Start of Extract

It's Not Too Early
We know where we must go eventually: toward a sustainable energy infrastructure. Why not head there now?
In the 1970s, Buckminster Fuller proposed superconducting global-scale electrical grids to wheel solar energy collected on the daylight hemisphere halfway around the earth to the nighttime hemisphere.
Given the potential for catastrophic climate change, a question must be asked: What has happened to such far-out and disruptive – but not necessarily unfeasible – visions for a renewable-energy future? Right now, hundreds of new coal plants are on drawing boards around the world.
Today, the world uses about 13 terawatts of power, approximately 80 percent of it from carbon-dioxide-emitting fossil fuels. If we want to keep Earth’s average temperature low enough to prevent eventual large sea-level rises (see “The Messenger”) – and also accommodate continued 3 percent annual economic growth – we will need between 10 and 30 terawatts of new carbon-free power by 2050.
The time to start building a sustainable carbon-free energy infrastructure is now. We need Apollo-type research to accomplish this, beginning perhaps with funding of far-out programs along the lines of ARPA-E (“E” for energy), an initiative proposed by the National Academy of Sciences and modeled on the U.S. Advanced Research Projects Agency (now prefaced by “Defense”), which gave us the Internet.

End of Extract
Start of Records supplied

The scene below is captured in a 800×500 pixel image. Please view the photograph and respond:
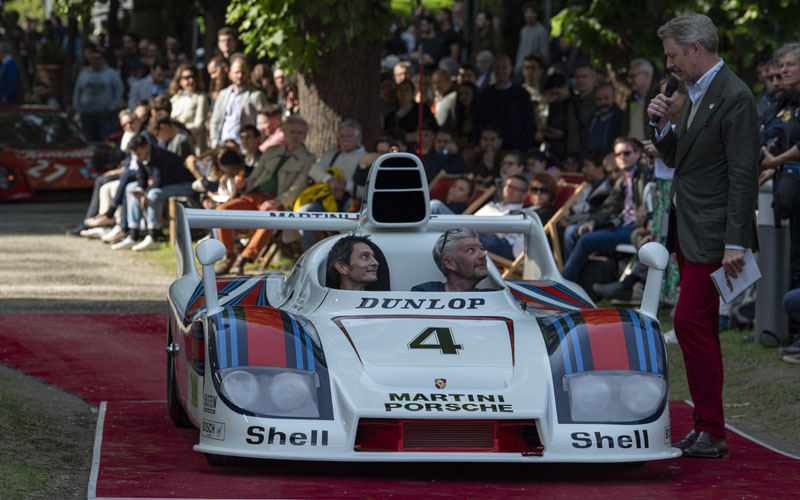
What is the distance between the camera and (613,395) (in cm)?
630

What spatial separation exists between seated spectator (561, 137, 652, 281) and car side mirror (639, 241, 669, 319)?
562 cm

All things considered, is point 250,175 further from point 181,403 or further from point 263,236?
point 181,403

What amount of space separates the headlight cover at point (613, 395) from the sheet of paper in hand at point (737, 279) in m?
0.58

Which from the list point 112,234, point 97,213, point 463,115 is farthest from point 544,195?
point 97,213

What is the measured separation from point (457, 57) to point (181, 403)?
16.4m

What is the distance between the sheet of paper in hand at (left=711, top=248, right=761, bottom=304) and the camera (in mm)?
6629

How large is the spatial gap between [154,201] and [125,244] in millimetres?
648

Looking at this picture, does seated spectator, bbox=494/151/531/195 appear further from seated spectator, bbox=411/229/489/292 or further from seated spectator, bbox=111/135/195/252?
seated spectator, bbox=411/229/489/292

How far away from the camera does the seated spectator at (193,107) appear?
18.7 meters

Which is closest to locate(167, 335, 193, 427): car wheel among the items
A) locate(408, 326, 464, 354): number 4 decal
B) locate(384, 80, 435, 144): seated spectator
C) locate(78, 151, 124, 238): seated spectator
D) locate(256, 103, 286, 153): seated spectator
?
locate(408, 326, 464, 354): number 4 decal

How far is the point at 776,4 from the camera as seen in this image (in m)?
17.5

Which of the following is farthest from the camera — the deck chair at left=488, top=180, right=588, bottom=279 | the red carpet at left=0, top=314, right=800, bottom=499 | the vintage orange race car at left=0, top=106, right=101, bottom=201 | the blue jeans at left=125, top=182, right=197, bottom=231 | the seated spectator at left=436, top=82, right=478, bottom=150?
the vintage orange race car at left=0, top=106, right=101, bottom=201

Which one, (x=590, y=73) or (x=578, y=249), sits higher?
(x=590, y=73)

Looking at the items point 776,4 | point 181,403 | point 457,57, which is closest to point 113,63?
point 457,57
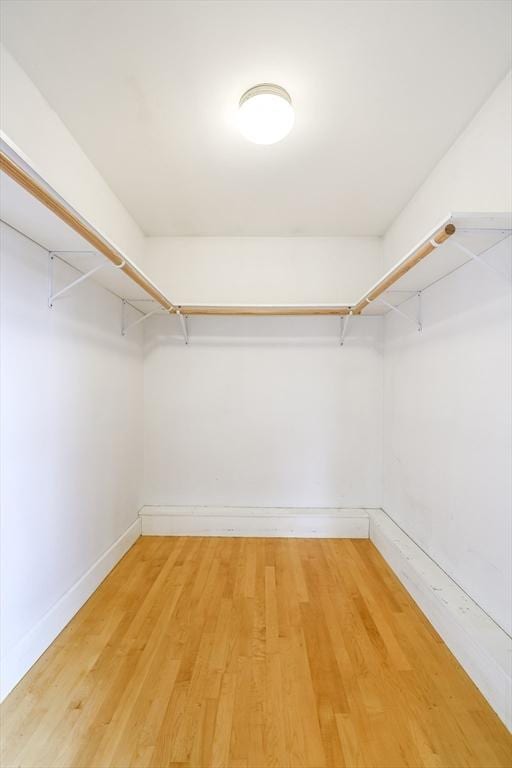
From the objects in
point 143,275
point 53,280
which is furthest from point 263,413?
point 53,280

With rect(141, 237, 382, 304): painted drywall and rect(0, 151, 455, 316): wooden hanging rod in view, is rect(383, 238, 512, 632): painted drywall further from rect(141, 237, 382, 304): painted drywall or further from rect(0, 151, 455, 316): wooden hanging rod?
rect(141, 237, 382, 304): painted drywall

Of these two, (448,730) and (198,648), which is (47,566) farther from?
(448,730)

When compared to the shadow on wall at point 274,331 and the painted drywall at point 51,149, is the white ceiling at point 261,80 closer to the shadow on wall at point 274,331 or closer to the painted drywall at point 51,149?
the painted drywall at point 51,149

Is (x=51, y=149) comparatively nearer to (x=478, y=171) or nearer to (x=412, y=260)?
(x=412, y=260)

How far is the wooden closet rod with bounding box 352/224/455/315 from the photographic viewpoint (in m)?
1.35

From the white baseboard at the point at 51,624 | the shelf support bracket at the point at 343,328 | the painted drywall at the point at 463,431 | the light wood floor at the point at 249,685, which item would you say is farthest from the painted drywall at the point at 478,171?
the white baseboard at the point at 51,624

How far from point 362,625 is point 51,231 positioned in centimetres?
228

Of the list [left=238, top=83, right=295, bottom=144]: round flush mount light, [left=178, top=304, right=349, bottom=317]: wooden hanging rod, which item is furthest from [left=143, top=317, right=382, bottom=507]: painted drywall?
[left=238, top=83, right=295, bottom=144]: round flush mount light

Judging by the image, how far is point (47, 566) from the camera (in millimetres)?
1692

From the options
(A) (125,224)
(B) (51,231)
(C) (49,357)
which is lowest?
(C) (49,357)

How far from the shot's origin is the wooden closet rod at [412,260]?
1.35m

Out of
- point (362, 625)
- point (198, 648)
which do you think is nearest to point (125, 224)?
point (198, 648)

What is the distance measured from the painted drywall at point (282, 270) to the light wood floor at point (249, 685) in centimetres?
209

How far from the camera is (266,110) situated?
5.12 ft
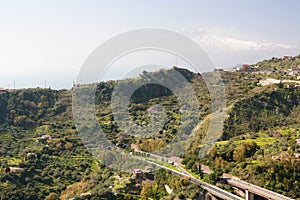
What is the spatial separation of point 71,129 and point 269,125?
44.3ft

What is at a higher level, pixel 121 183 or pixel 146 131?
pixel 146 131

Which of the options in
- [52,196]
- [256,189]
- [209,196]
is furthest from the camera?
[52,196]

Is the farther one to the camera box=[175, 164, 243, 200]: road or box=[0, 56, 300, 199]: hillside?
box=[0, 56, 300, 199]: hillside

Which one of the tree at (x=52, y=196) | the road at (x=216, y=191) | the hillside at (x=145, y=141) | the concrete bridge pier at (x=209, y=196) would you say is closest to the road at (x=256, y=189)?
the hillside at (x=145, y=141)

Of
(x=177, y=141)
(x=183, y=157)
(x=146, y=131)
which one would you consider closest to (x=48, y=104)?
(x=146, y=131)

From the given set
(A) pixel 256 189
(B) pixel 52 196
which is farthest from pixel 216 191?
(B) pixel 52 196

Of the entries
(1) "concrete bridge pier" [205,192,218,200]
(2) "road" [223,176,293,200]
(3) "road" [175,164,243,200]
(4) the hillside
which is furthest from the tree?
(2) "road" [223,176,293,200]

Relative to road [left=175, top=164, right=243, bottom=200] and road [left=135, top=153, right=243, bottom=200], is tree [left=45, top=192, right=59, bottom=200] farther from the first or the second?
road [left=175, top=164, right=243, bottom=200]

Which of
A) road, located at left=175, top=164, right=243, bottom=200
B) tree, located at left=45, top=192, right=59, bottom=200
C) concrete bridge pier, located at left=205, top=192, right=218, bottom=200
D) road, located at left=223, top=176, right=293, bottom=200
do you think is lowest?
tree, located at left=45, top=192, right=59, bottom=200

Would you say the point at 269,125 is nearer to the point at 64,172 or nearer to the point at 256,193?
the point at 256,193

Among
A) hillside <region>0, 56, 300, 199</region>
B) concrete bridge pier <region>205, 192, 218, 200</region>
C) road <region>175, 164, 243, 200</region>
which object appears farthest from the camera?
hillside <region>0, 56, 300, 199</region>

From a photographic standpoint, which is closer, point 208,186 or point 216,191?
point 216,191

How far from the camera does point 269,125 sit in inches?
878

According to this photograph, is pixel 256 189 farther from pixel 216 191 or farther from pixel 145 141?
pixel 145 141
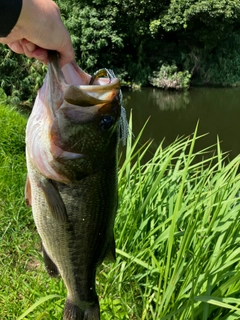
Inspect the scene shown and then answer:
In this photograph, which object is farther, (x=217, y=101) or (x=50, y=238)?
(x=217, y=101)

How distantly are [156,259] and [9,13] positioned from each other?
1.61 metres

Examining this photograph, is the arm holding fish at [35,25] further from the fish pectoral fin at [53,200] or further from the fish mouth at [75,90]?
the fish pectoral fin at [53,200]

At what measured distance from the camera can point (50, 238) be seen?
152cm

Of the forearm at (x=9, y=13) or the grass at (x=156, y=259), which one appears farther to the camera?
the grass at (x=156, y=259)

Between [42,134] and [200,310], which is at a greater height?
[42,134]

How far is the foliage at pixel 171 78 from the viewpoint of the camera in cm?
2098

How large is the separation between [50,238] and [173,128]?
45.5ft

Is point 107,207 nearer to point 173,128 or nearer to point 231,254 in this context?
point 231,254

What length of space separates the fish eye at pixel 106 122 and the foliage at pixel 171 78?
20.2 m

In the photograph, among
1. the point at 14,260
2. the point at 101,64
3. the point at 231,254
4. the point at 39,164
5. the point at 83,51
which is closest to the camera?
the point at 39,164

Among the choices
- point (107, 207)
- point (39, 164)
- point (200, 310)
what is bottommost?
point (200, 310)

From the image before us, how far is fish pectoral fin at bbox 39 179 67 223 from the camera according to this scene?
4.60 ft

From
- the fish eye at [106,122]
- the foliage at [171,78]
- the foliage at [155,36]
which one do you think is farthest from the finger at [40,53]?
the foliage at [171,78]

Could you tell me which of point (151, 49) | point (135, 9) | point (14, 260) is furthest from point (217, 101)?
point (14, 260)
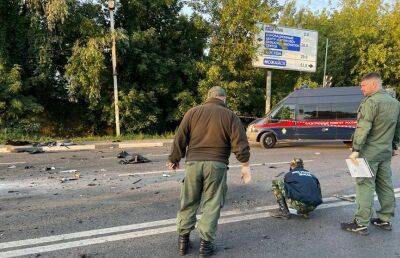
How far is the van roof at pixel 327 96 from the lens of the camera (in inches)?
546

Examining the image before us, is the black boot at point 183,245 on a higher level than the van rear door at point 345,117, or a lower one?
lower

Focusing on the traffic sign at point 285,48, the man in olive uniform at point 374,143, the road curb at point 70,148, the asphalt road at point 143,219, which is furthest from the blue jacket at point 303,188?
the traffic sign at point 285,48

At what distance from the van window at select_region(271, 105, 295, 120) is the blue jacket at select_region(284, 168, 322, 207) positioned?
9.13m

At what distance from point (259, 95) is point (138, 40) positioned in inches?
284

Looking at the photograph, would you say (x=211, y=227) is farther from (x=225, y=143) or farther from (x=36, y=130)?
(x=36, y=130)

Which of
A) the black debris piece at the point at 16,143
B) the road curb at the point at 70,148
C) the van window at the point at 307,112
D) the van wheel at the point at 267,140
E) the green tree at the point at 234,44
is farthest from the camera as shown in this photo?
the green tree at the point at 234,44

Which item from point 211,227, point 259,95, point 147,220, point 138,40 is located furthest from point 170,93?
point 211,227

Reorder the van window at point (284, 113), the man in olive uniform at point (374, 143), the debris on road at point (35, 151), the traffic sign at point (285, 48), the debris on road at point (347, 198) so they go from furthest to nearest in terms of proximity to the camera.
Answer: the traffic sign at point (285, 48) < the van window at point (284, 113) < the debris on road at point (35, 151) < the debris on road at point (347, 198) < the man in olive uniform at point (374, 143)

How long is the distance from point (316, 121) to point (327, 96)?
39.0 inches

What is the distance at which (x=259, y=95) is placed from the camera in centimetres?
2086

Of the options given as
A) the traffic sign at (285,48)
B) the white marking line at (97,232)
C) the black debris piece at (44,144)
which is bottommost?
the black debris piece at (44,144)

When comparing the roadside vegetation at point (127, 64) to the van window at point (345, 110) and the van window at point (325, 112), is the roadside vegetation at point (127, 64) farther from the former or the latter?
the van window at point (345, 110)

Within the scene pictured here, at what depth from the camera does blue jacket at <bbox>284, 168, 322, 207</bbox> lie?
205 inches

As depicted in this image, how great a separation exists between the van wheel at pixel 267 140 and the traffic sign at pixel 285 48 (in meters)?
5.77
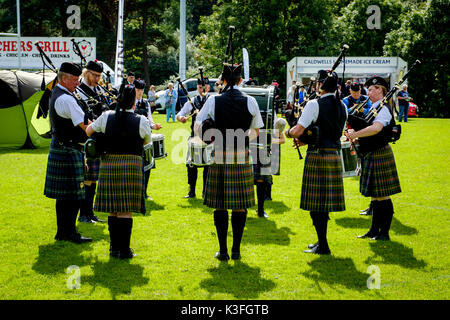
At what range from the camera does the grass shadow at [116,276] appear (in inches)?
155

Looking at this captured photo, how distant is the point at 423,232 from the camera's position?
18.2ft

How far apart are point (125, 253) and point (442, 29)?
80.8 feet

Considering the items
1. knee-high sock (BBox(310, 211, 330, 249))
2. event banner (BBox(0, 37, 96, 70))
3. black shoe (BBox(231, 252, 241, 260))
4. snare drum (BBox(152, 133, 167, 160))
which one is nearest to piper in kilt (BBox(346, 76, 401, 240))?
knee-high sock (BBox(310, 211, 330, 249))

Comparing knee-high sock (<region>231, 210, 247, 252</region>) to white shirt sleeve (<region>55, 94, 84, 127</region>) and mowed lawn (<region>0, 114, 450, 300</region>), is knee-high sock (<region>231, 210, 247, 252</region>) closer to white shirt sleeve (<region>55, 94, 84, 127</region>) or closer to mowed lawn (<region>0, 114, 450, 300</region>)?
mowed lawn (<region>0, 114, 450, 300</region>)

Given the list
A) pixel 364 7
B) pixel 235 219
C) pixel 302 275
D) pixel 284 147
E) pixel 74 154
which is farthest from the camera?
pixel 364 7

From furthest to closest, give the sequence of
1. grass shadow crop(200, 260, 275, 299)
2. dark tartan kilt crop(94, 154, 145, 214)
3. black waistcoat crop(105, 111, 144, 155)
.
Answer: dark tartan kilt crop(94, 154, 145, 214) → black waistcoat crop(105, 111, 144, 155) → grass shadow crop(200, 260, 275, 299)

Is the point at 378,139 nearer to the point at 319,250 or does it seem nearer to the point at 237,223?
the point at 319,250

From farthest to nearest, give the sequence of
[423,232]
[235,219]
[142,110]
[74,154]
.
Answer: [142,110] → [423,232] → [74,154] → [235,219]

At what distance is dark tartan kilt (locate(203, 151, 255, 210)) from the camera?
14.4ft

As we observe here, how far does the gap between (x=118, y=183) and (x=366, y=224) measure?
3057 millimetres

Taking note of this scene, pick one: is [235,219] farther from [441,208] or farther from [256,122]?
[441,208]

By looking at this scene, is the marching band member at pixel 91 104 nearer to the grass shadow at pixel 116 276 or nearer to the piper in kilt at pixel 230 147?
the grass shadow at pixel 116 276

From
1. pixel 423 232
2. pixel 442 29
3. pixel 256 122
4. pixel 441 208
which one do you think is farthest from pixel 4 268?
pixel 442 29

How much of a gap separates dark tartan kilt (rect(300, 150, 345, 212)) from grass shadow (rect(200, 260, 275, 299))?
Result: 0.82m
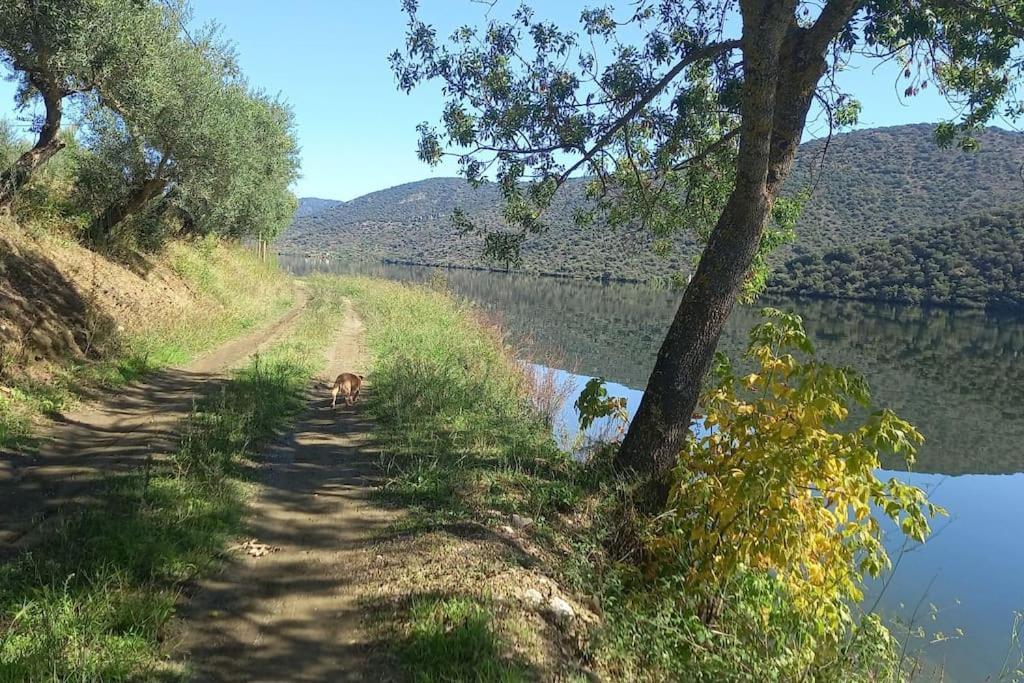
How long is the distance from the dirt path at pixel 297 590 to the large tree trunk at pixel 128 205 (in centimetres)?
1256

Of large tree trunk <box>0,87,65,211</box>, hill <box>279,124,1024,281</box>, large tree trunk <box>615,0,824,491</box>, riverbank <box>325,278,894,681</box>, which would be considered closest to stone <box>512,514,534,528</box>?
riverbank <box>325,278,894,681</box>

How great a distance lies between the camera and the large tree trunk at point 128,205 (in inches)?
645

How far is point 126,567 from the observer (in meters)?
4.13

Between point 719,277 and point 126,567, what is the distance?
5.47m

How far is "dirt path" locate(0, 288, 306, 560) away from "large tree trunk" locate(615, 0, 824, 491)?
521cm

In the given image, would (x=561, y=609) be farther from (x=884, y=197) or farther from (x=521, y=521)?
(x=884, y=197)

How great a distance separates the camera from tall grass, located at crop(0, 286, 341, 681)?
320 centimetres

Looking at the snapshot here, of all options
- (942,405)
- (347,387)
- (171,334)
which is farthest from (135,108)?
(942,405)

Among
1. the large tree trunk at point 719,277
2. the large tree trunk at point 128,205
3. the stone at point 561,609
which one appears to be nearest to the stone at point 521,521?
the stone at point 561,609

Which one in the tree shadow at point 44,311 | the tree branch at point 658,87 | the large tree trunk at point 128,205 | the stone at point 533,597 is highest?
the tree branch at point 658,87

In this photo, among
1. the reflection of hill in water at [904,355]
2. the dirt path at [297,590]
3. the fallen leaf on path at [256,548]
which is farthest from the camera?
the reflection of hill in water at [904,355]

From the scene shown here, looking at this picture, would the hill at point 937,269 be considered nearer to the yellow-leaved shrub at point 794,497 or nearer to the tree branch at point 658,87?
the tree branch at point 658,87

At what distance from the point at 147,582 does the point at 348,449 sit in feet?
13.0

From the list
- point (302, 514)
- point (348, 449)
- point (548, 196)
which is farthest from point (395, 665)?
point (548, 196)
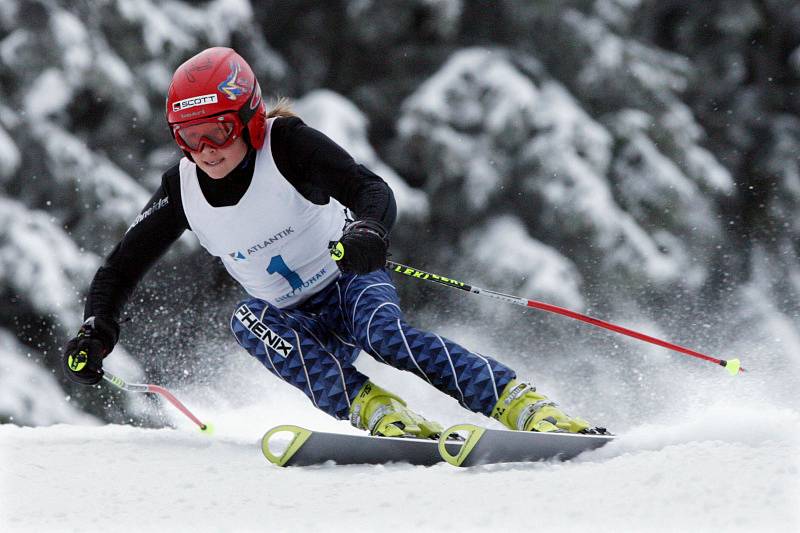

End of Records supplied

* Work request:
Retype the passage of the energy infrastructure text from "In the 1970s, Buckminster" to "power by 2050." without any changes.

* Completed task:
In the 1970s, Buckminster Fuller proposed superconducting global-scale electrical grids to wheel solar energy collected on the daylight hemisphere halfway around the earth to the nighttime hemisphere.
Given the potential for catastrophic climate change, a question must be asked: What has happened to such far-out and disruptive – but not necessarily unfeasible – visions for a renewable-energy future? Right now, hundreds of new coal plants are on drawing boards around the world.
Today, the world uses about 13 terawatts of power, approximately 80 percent of it from carbon-dioxide-emitting fossil fuels. If we want to keep Earth’s average temperature low enough to prevent eventual large sea-level rises (see “The Messenger”) – and also accommodate continued 3 percent annual economic growth – we will need between 10 and 30 terawatts of new carbon-free power by 2050.